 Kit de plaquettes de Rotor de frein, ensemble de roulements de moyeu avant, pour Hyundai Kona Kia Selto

* * *

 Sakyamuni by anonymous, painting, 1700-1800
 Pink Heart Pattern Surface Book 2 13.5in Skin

- _Task brief_: Look above for the line with "Sakyamuni by anonymous, painting, 1700-1800" and the line with "Pink Heart Pattern"; transcribe both and all lines in between, exactly, and nothing else.

- _Answer to the exercise_:
 Sakyamuni by anonymous, painting, 1700-1800
 Pink Heart Pattern Surface Book 2 13.5in Skin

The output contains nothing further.